* What you will do
[a] List every pairing of residents that the passage on Hua's photo project gives as an example.
[b] Carry on the passage on Hua's photo project after its last sentence.

─── Text segment

Hua, 36 years old and originally from San Jose, has the same thing on his mind these days that many San Franciscans (and seemingly all artists) are thinking about: social change, economic pressure, and the dreaded G-Word (gentrification). Assuming you haven't just returned from a five-year voyage to Mars or the bottom of the sea, you might have heard that the soaring Price of Everything Index makes it hard for some people to live in the city, or even its satellites.

Hua has felt some of the market's bite himself—he and his partner were priced out of the Castro when looking for a home, which was a bitter pill to swallow. They ended up in the Portola district instead, and Hua acknowledges that's a soft landing compared to the many who can't find a place at all.

"Lots of artists have been priced out, evicted, and displaced. Were I not married to someone who works in tech, that would very likely be me," he says.


It's that "There But For the Grace of a Silicon Valley Paycheck Go I" attitude that in part inspired We Are San Francisco. Hua took photos of 72 San Francisco residents and sorted them into somewhat unlikely pairs: a plumber and a banker, a tattoo artist and a programmer, a teacher and a project manager, an entrepreneur and a homeless man.

──────
─── Available data

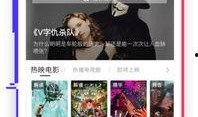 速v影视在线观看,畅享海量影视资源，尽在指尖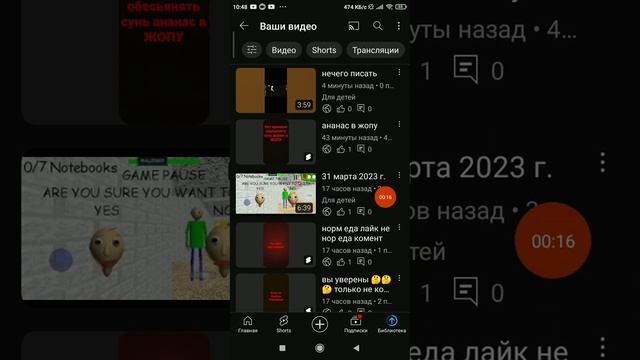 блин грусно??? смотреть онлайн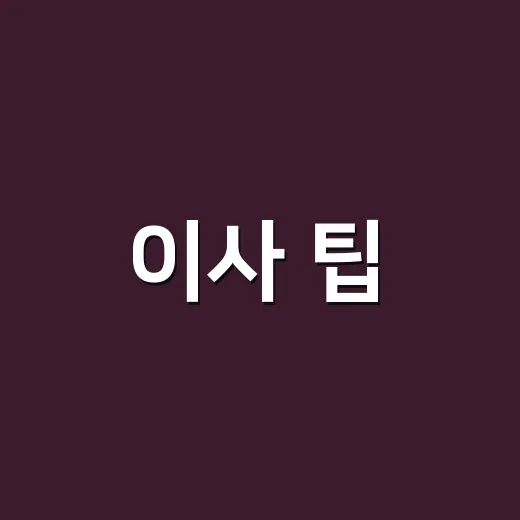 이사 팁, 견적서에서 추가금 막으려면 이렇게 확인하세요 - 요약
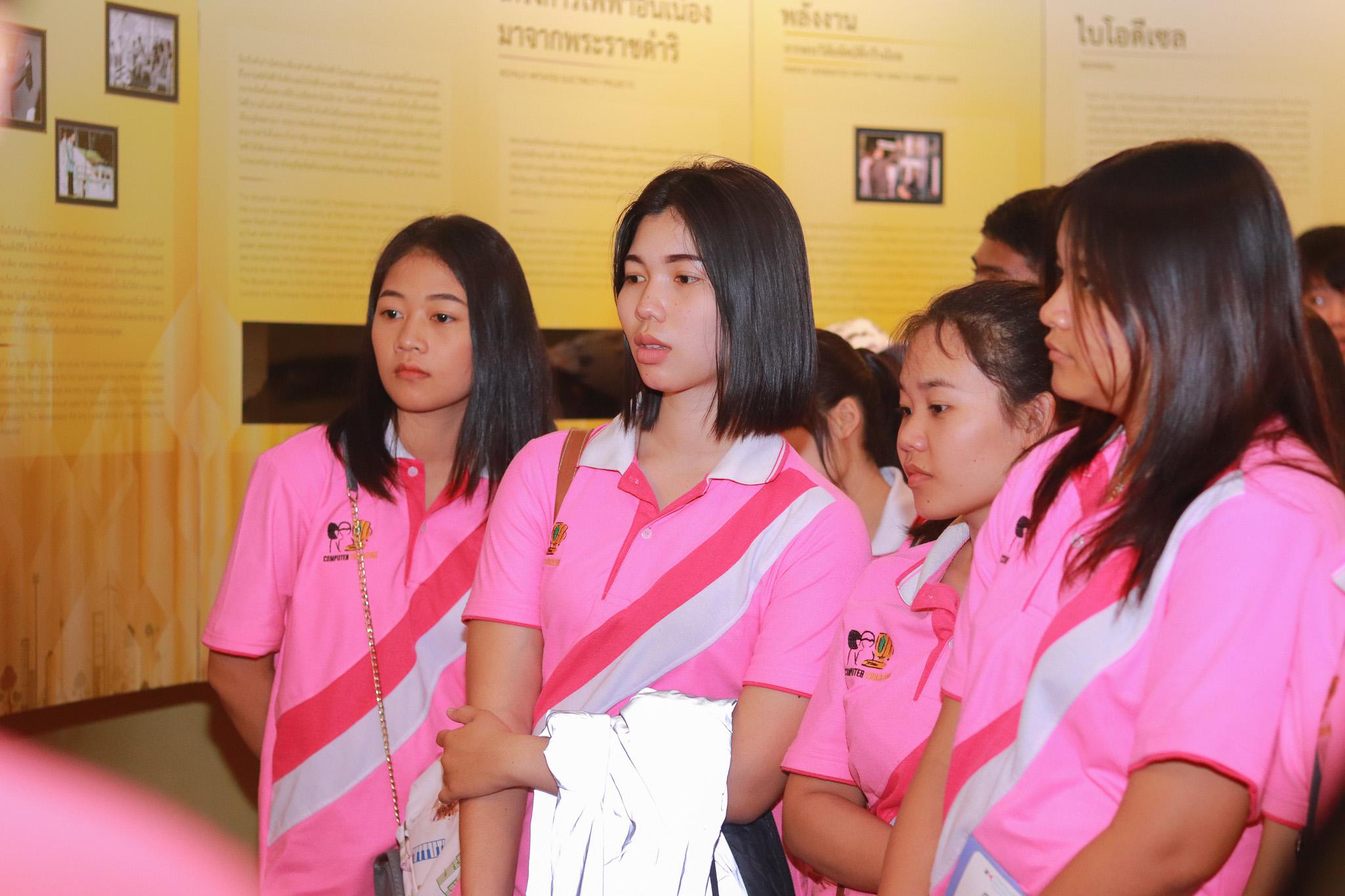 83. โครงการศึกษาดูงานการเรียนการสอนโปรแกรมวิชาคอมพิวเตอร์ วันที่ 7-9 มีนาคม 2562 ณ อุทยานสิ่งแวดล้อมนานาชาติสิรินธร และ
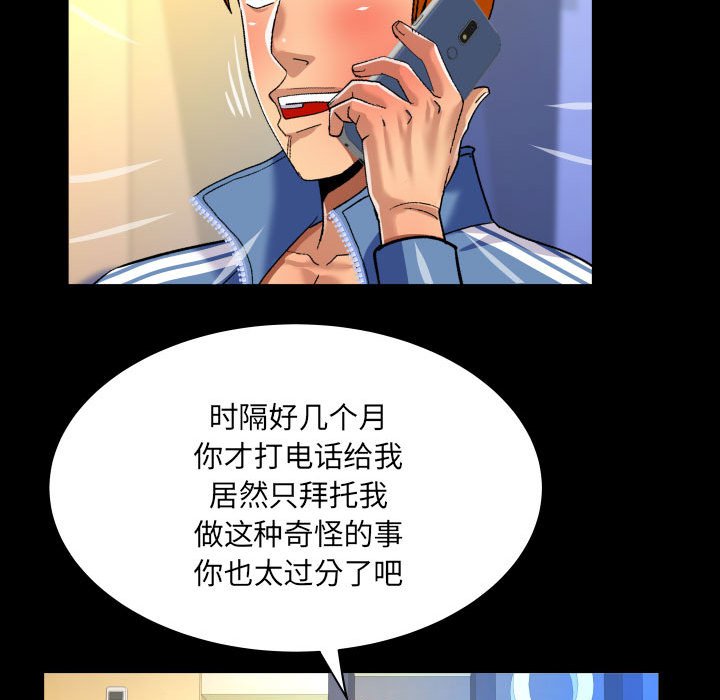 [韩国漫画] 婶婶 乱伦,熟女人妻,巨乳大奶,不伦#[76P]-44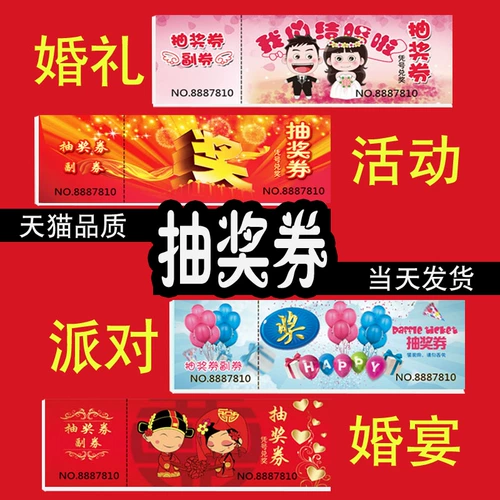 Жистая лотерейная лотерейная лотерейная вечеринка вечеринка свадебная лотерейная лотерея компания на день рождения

──────

* Answers by item
[a]
- a plumber and a banker
- a tattoo artist and a programmer
- a teacher and a project manager
- an entrepreneur and a homeless man

[b]
There were other factors when determining pairings, most important being which faces looked good together. But whenever possible, Hua favored combos from dissimilar economic circumstances. Each portrait is half of one San Franciscan joined to half of his or her counterpart, right down the middle—meeting each other halfway, as it were.

The subjects came first from social media recruiting. When Hua realized that wasn't attracting enough have-nots, he began stopping in at non-profits and flagging people down at UN Plaza.

Once he had his digital photos Hua printed them, and the halves of each were laid together, like a kind of minimalist collage. Then he soaked them with water to create his trademark blurring and bleeding effect, and finally scanned them all over again into a single, swirling digital image.

There are programs that could blur the photos in a similar way, but doing it physically, with water, makes the results less predictable and more "natural."

The final products, which Hua likens to a series of smudged, bifurcated Mona Lisas in their inscrutable expressions, are billed as "unified portraits of a divided city." MUNI, the place where you're most likely to find designer suit sitting side-by-side with an unwashed secondhand coat, seemed a natural venue.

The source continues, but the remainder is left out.